-- Given passage follows --

Thursday, February 14, 2008

No.2 Why do breathwork?

First & foremost, to feel better about ourselves, our relationships & our lives. To understand how breathwork can positively affect these issues, we need to have some kind of model as to why we are dissatisfied in the first place. Popular philosophies to the effect that ‘life’s just like that’, or ‘I’m too sensitive for this world’, simply don’t help us.

We need to see that whatever we have, or haven’t, achieved in life is relative. In other words, judgement is a large part of our problem. But judgement against what standard exactly? Against those standards that we have internalized, ‘how things should be’ as opposed to how they are. Our frames of reference set us up for a lifetime spent running inside our cage’s wheel. The perfect self, the loving relationship, the fabulous home, attractive, well paid career, enviable possessions etc.etc. The friction between our idealized images of life and the reality that we experience day to day can be both profoundly motivating – and profoundly depressing. Research in positive psychology has demonstrated that achieving a certain standard of living has only a short term impact on our level of happiness and sense of well-being. Hence the expression the ‘hedonic treadmill’ – on the level of material satisfaction, we seldom ‘arrive’ and must just keep on running.

Moreover, most of what we dream for and actively pursue is simply not going to make us that much happier in the long run. Research has shown that even a lottery winner will have more or less the same, or worse, level of life satisfaction after 9 months than before they won the lottery! Again the research is telling. It is estimated that our circumstances account for only 10% of our happiness. Intentional activity – all that running on the treadmill – accounts for another 40%. But a whopping 50% of our happiness is more or less ‘fixed’ – it depends upon our ‘set point’ or baseline level of happiness in life. The million dollar question is, therefore, can we change our set-point?

The answer to that question depends upon what our ‘set point’ is built from. We can view the ‘set point’ as a spectrum ranging, on one end of the scale, from relatively ‘fixed’ genetically inherited traits all the way through various levels of unconscious and conscious affect and belief to how we use our minds on a day to day basis. Therapeutic and personal development approaches and techniques are interventions along this spectrum to permanently shift the ‘set point’ of life satisfaction in a more positive direction. How breathwork accomplishes this, and for what range of issues it is particularly well suited will be dealth with in a future post.

-- Given passage concluded --
-- Stored data follows --

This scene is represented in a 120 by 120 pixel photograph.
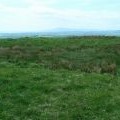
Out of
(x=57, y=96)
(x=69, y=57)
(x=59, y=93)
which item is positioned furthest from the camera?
(x=69, y=57)

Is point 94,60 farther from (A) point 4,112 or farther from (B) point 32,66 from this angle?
(A) point 4,112


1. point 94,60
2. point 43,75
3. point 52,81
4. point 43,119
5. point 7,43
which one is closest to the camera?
point 43,119

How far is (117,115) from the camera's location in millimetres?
16281

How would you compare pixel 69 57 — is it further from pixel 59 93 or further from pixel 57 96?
pixel 57 96

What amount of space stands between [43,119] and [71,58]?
19210 mm

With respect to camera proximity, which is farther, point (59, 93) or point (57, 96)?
point (59, 93)

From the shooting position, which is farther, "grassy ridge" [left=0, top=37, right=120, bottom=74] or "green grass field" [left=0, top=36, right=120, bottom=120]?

-- Stored data concluded --

## Exercise aim:
According to the breathwork post, what share of our happiness is estimated to come from circumstances? The entries are separate material and have no connection to the breathwork post.

## Task response:
About 10%.